On March 30, the Met issued a statement saying it would “transfer 15 sculptures for return to the government of India, after having learned that the works were illegally removed from India”. It said that all of the works were sold at one point by Subhash Kapoor, a dealer currently serving a prison sentence in India.
Of the 15 items listed in the search warrant, 10 were flagged in the Indian Express report published on March 15. They include the Celestial Dancer, a 1st century BCE yakshi terracotta from West Bengal; a bronze sculpture of the god Revanta Returning from the Hunt (10th century CE); and a 15th century parikara (backplate).
“The Met sets the tone for museums around the world,” Tess Davis, executive director of the Antiquities Coalition, an organisation that works to stop the trafficking of cultural heritage, told ICIJ. “If the Met is letting all of these things fall through the cracks, what hope do we have for the rest of the art market?”
Subhash Kapoor has dealt with stolen antiquities across the world.
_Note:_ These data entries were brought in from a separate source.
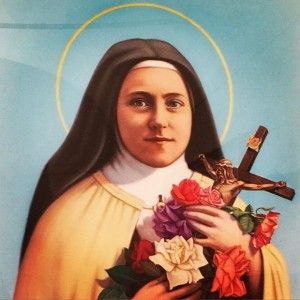 Did St. Thérèse of Lisieux Send Roses to Pope Francis in Mexico? | Daily News | NCRegister.com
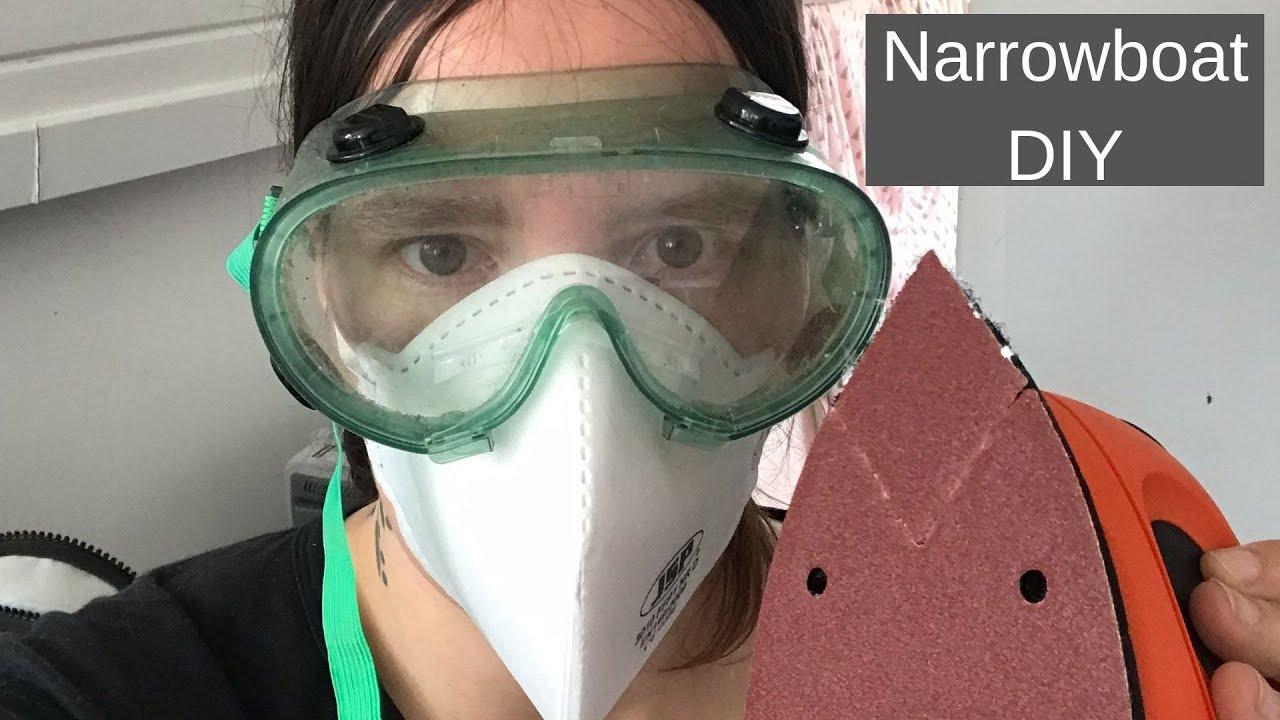 Painting My Narrowboat Deck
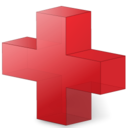 red,cross icon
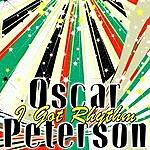 Oscar Peterson I Got Rhythm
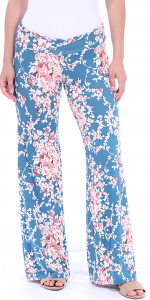 Print Palazzo Pants - Made in USA - ST60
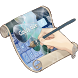 Cloudy blue Keyboard Skin by Free Themes for Keyboard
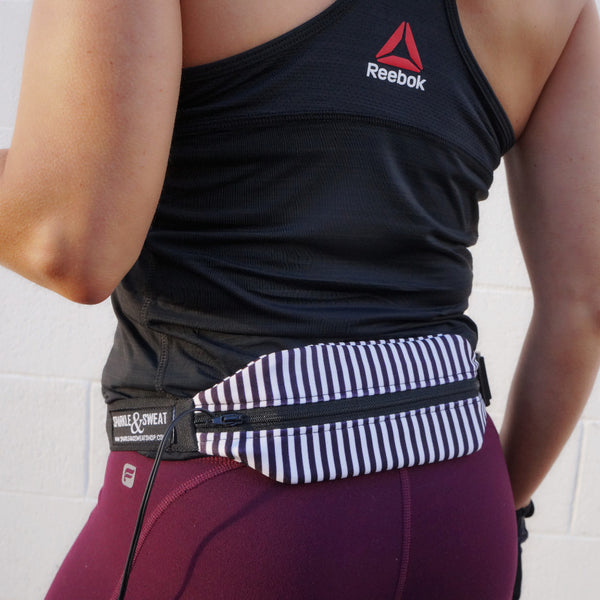 cellphone fanny pack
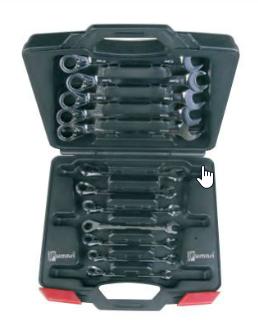 Tool Set-1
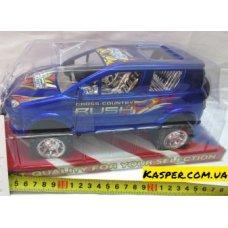 Машинка инерционная 555-1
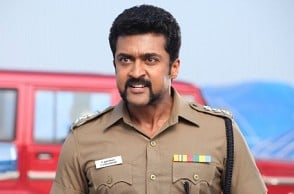 Suriya responds to fans protest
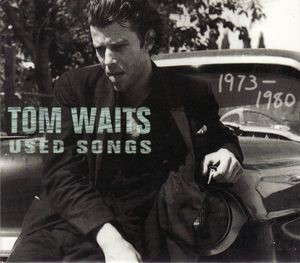 Audio CD Tom Waits – Used Songs 1973-1980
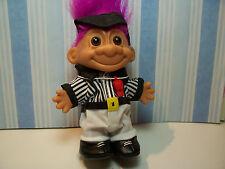 "REFEREE - 5"" Russ Troll Doll  - NEW IN ORIGINAL WRAPPER"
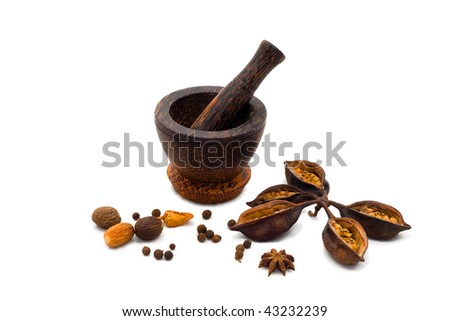 Spicy (papper, nutmeg, cloves) with mortar pn white background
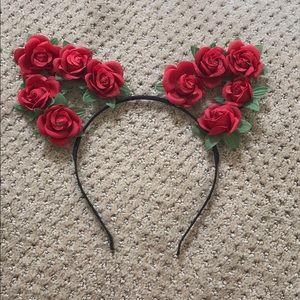 Urban Outfitters Flower Ears Headband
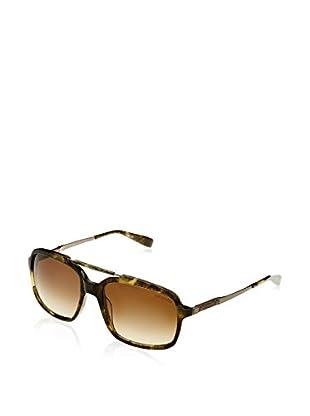 Trussardi Gafas de Sol 12933_KH-58 (58 mm) Marrón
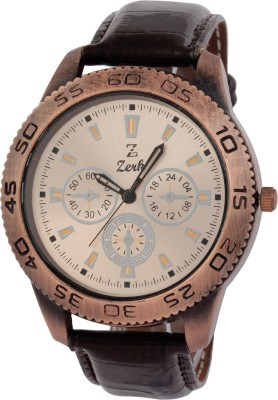 Zerk ZRK-MEN60 Casual Men Analog Watch  - For Men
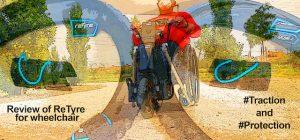 Miguel probando las fundas de ruedas ReTyre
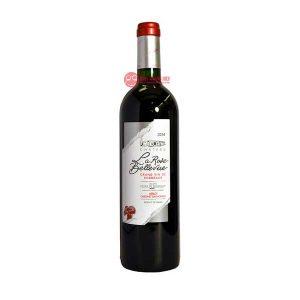 RƯỢU VANG ĐỎ PHÁP LA ROSE BELLEVUE WINE BORDEAUX
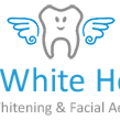 Whitehouse Teeth Whitening UK (@teethwhitening1) Avatar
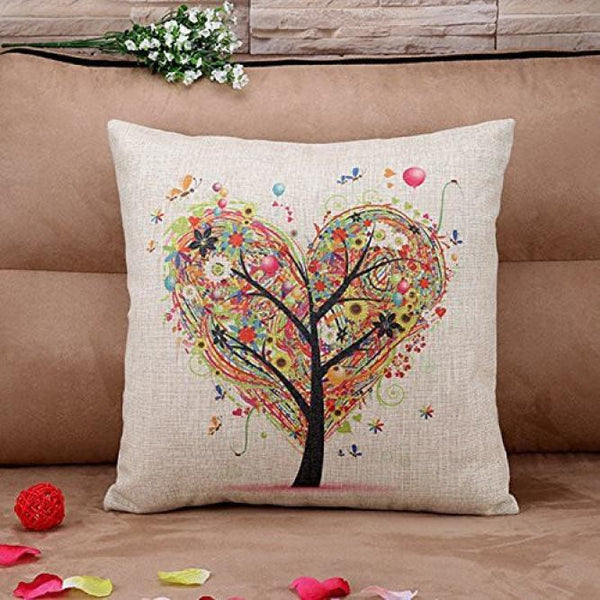 Colorful Tree Pillow Cover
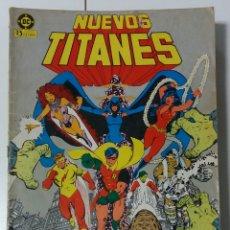 Cómics: NUEVOS TITANES VOL.1 LOTE NUMEROS EDITORIAL ZINCO. Lote 97388236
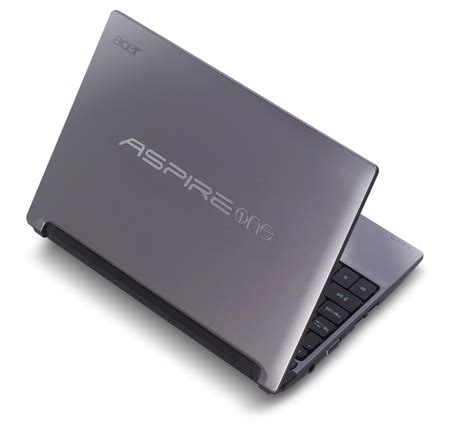 Laptop Acer Aspire One D260 acer aspire one d260 2207 notebookcheck net external reviews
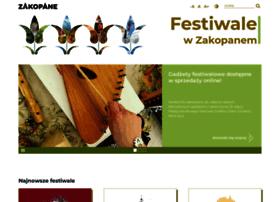festiwale.zakopane.pl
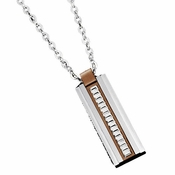 Triton Geared Brown Titanium Pendant with Stainless Steel Inlay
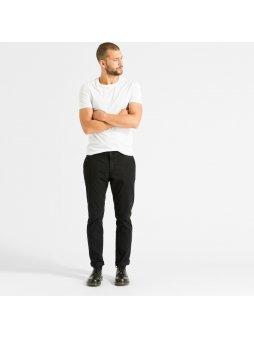 """Pánské černé chino kalhoty z biobavlny """"Brandon"""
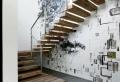 Beaucoup d'idées en photos pour fabriquer un escalier en bois!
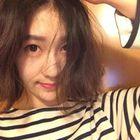 So Hyun Kim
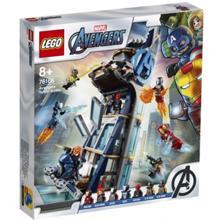 lego SUPER HEROES შურისმაძიებლების ბრძოლა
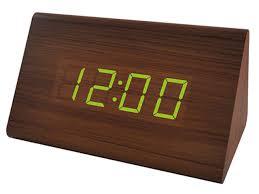 <b>Часы PF S736</b> Wood LED Brown Red PF A4391 - Чижик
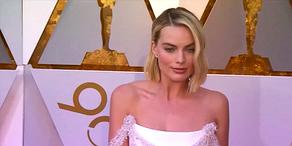Die Mode bei den Oscars 2018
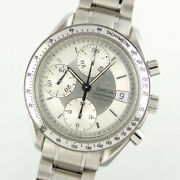 Omega Speedmaster Chronograph 175.0083 Automatic Silver Dial Menand039s Watch [u0417]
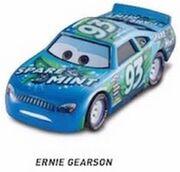 Ernie Gearson.Cars 3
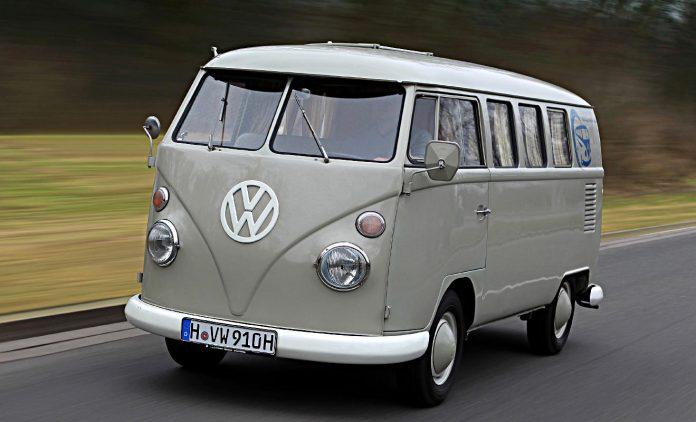 VW Buli. Foto: VW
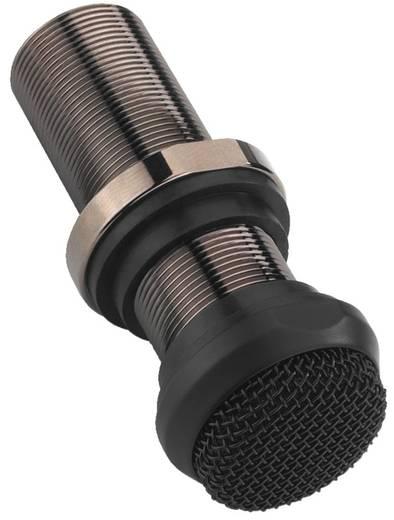 Einbau-Mikrofon Monacor ECM-10/SW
The Manhattan District Attorney’s Office announced the return of 192 antiquities valued at nearly $3.4 million to Pakistan in November last year, Art News reported.
“Subhash Kapoor was one of the world’s most prolific antiquities traffickers, yet thanks to the work of our dedicated investigators and analysts, we have been able to recover thousands of pieces looted by his network,” District attorney Alvin L. Bragg had said in a statement at the time.
Between 2011 and 2022, the DA’s Office and Homeland Security investigations had recovered more than 2,500 items illegally acquired and sold by Kapoor and his network, the DA’s office said, estimating the total value of the recovered items at more than US$143 million.
Further, more than a dozen artefacts linked to Kapoor were seized from Yale’s art gallery in March last year by Homeland Security. Twelve of the thirteen artefacts were allegedly looted from India, and one item originated from Burma. The artefacts have been valued collectively at $1.29 million, according to officials.
In July 2021, the National Gallery of Australia in Canberra said that it will return 14 works from its Asian art collection objects to India. Thirteen of them were purchased from Art of the Past, the Manhattan gallery led by Kapoor. According to National Gallery of Australia director Nick Mitzevich, the 14 objects being returned are collectively valued at $3 million. Among them are six bronze or stone sculptures, a brass processional standard known as an alam, a painted scroll and six photographs.
In June 2021, more than two dozen looted artefacts (estimated to be worth $3.8 million) were returned to Cambodia by Manhattan district attorney Cy Vance, Jr. Among the objects returned were statues of Shiva and the Buddha, as well as artefacts dating back to Cambodia’s Angkor era, which lasted from the 9th to the 15th century. These were all connected to Kapoor.
Subhash Kapoor was given a 10-year sentence in Kumbakonam, India last year.